Jenson Button and Susan Boyle have at least one thing in common. They both struggled for years in obscurity despite having some not inconsiderable talent. Yet, unlike SuBo, JeBu (Yes, I’m laying claim to that one if a Japanese restaurant in West London hasn’t already) appears to be chasing his dream through to a victorious conclusion. Judging by his performance in Turkey last Sunday, it would take more than the British public to stop him. They wouldn’t be able to catch him.

Button dominated Turkey in a fashion not seen since the Ottomans. Despite missing out on pole, he took advantage of a mistake by Sebastian Vettel on lap one and never looked back. Corner followed perfect corner. Each apex touched, he would sail off towards the next without putting so much as a tire-tread out of place. He was impervious. The car, too, it must be said, was in astonishing shape. Jenson could barely contain his gushing praise to the team once the race was complete.

His team mate, however, was not so happy.

Rubens Barrichello endured a torrid start to proceedings, practically going backwards at the start and slipping down the grid. He found himself first battling with Heikki Kovalainen in the frankly dreadful Mclaren, and then, after an untimely spin, jousting further down the pack with Kovalainen’s team mate Lewis Hamilton. Barrichello later retired with gearbox trouble, and claimed that the car’s rev limiter was activating on the straights and preventing him from overtaking. There were ambiguous rumblings from the aging Brazilian after the race about his team’s ‘bad luck’ falling only on one side.

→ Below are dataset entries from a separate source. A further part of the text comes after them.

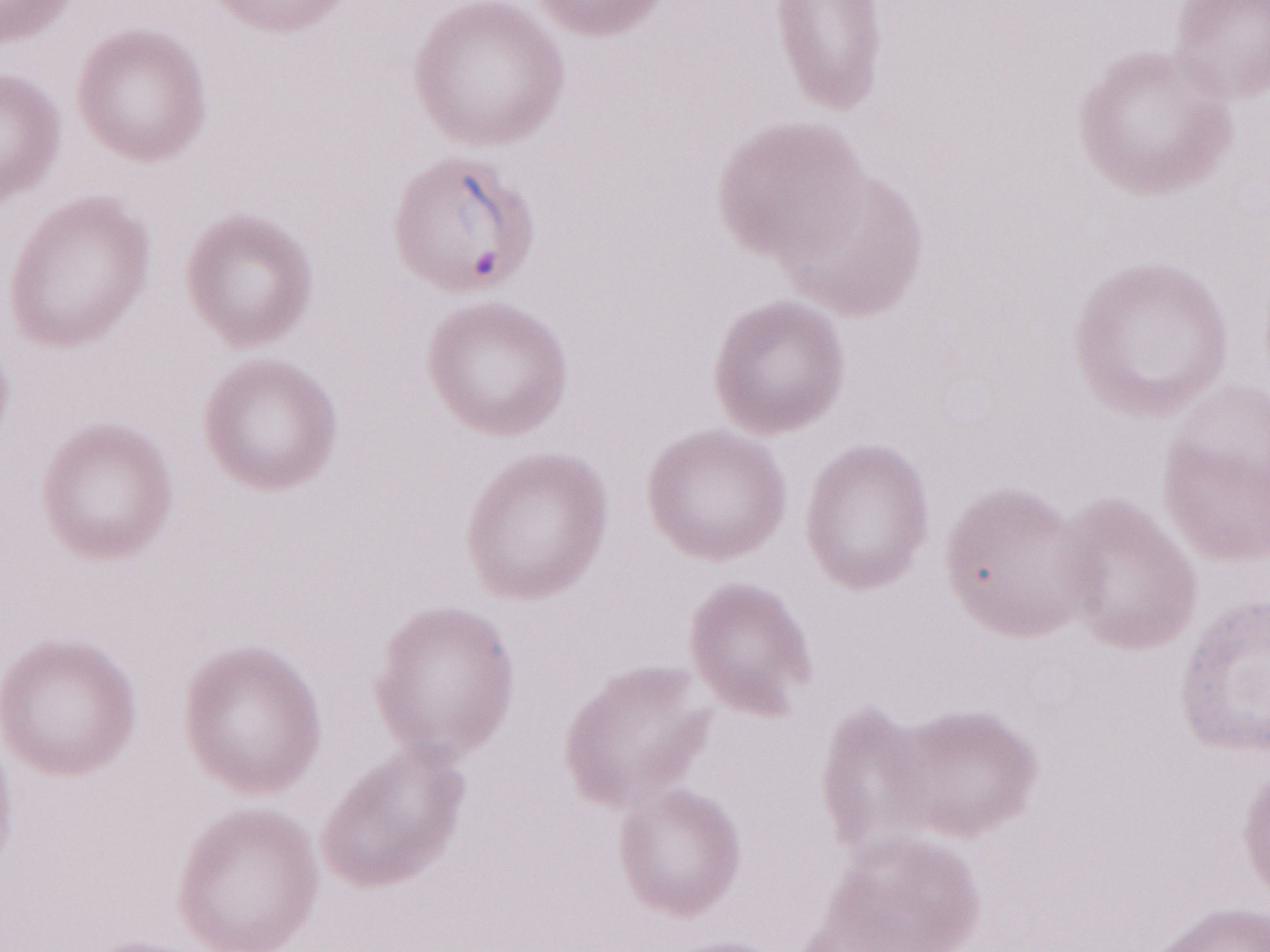

Magnification: 1,000x. One field of this slide. May-Grünwald-Giemsa stain. Image is 1270×952 pixels. Patient-level malaria diagnosis: positive. Thin blood smear. Olympus BX43 microscope and DP73 digital camera.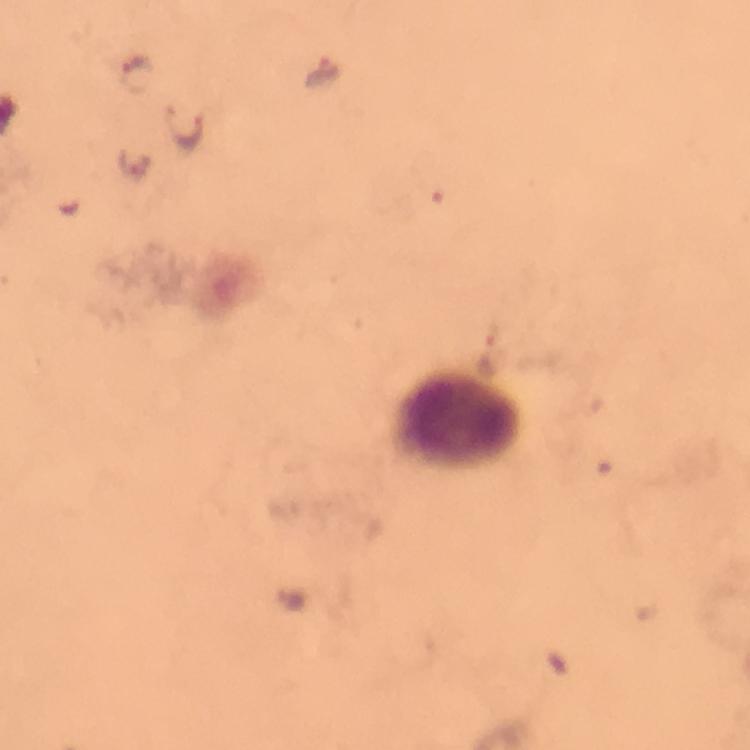
stain = Giemsa
immersion oil = applied
context = from a malaria diagnostic workup
cropped from = a single field of view
capture = smartphone camera through the microscope
leukocyte locations = approximate centers as {x, y} in pixels: {459, 424}
image size = 750×750 pixels
malaria parasite locations = approximate centers as {x, y} in pixels: {323, 72}, {135, 74}, {184, 125}, {135, 167}, {488, 356}
magnification = 100x
preparation = thick blood film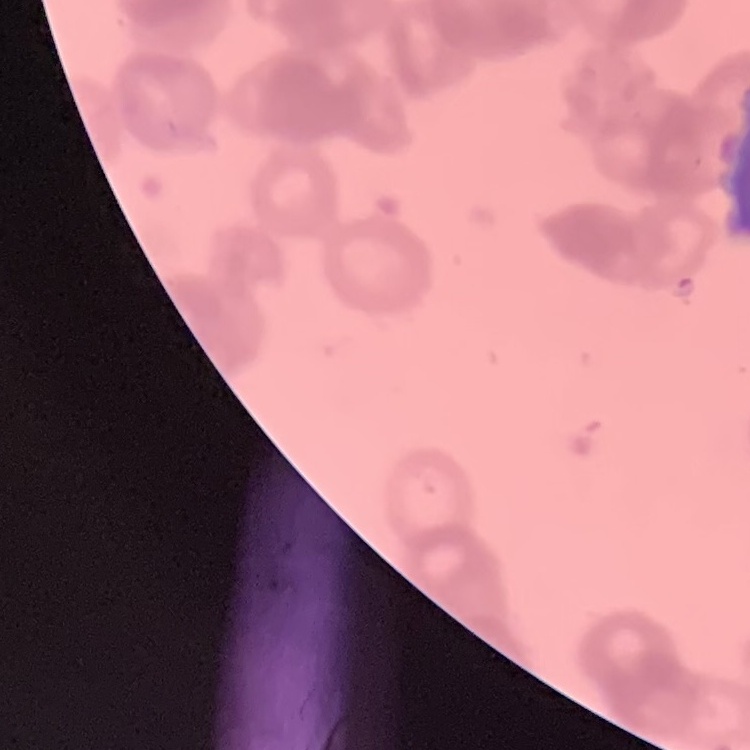
{
  "red_blood_cell_morphology": "rouleaux formation",
  "preparation": "thin blood smear",
  "image_type": "square crop of a larger photomicrograph",
  "stain": "Field's or Giemsa"
}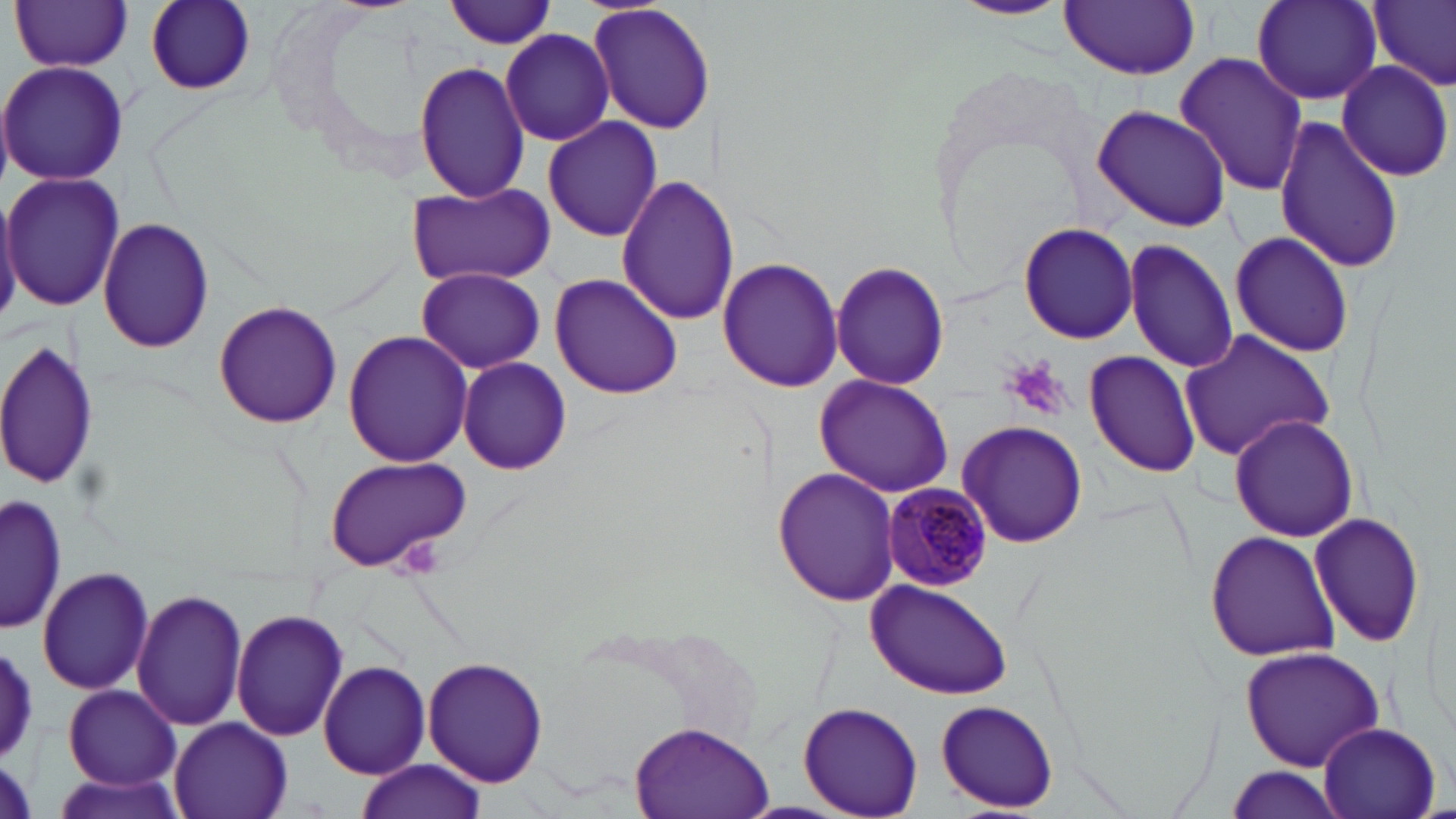

Summary:
  - Coordinate format: approximate bounding boxes as (x1,y1)-(x2,y2) corner pairs in pixels
  - Platelet locations: (1002,356)-(1074,423)
  - Plasmodium malariae-infected red blood cell locations: (883,484)-(990,590)
  - Uninfected red blood cell locations: (10,0)-(135,73), (146,0)-(257,95), (444,0)-(556,49), (948,0)-(1074,22), (1060,1)-(1200,79), (1252,1)-(1385,105), (1371,1)-(1455,91), (588,2)-(716,136), (500,29)-(617,146), (1173,52)-(1310,197), (1335,59)-(1454,183), (0,60)-(129,187), (414,60)-(531,202), (1092,103)-(1232,232), (1274,115)-(1403,276), (542,116)-(663,242), (2,170)-(123,311), (615,173)-(738,328), (406,182)-(554,288), (0,192)-(22,322), (97,218)-(215,354), (1019,222)-(1139,344), (1228,229)-(1355,358), (1123,239)-(1239,374), (717,256)-(844,394), (831,260)-(950,392), (416,267)-(546,374), (549,272)-(683,399), (213,300)-(341,428), (1178,329)-(1338,463), (342,331)-(474,469), (0,337)-(99,493), (1082,350)-(1203,479), (456,357)-(573,476), (813,373)-(953,498), (1228,414)-(1360,541), (956,420)-(1089,548), (322,456)-(473,573), (774,465)-(901,607), (1,494)-(64,637), (1309,511)-(1428,650), (1205,529)-(1340,663), (36,565)-(155,697), (864,577)-(1010,698), (132,588)-(248,729), (231,607)-(349,742), (0,639)-(41,766), (1239,647)-(1389,771), (423,657)-(549,788), (318,661)-(430,778), (62,686)-(181,789), (934,700)-(1063,812), (798,701)-(923,817), (168,717)-(292,819), (627,719)-(774,819), (1315,720)-(1440,819), (353,758)-(485,819), (1223,766)-(1346,819), (47,771)-(191,818)
  - Slide-level diagnosis: Plasmodium malariae
  - Image size: 1456×819 pixels
  - Modality: light microscopy
  - Stain: May-Grünwald-Giemsa
  - Preparation: thin blood film
  - Magnification: 1000x
  - Field of view: single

Lewis himself must be absolutely seething. Mclaren’s failure to improve their already sluggish car left him completely powerless to take the fight to the season’s leaders. So slow was Hamilton’s Mclaren that it could not fend off Nelson Piquet despite full use of the KERS boost system. Mclaren will be ashamed of themselves. It is not hard to make a Formula One car go fast in a straight line.

As for the Brawns, we have perhaps not seen one car so dominant since the Mansell-piloted Williams-Renault of 1992. Then, too, it was driven by a man who might have won a championship or two more given the right machinery and less bad luck. Jenson might not have the raw genius of Mansell, but he is proving to be every bit as much the technical master. Silverstone awaits.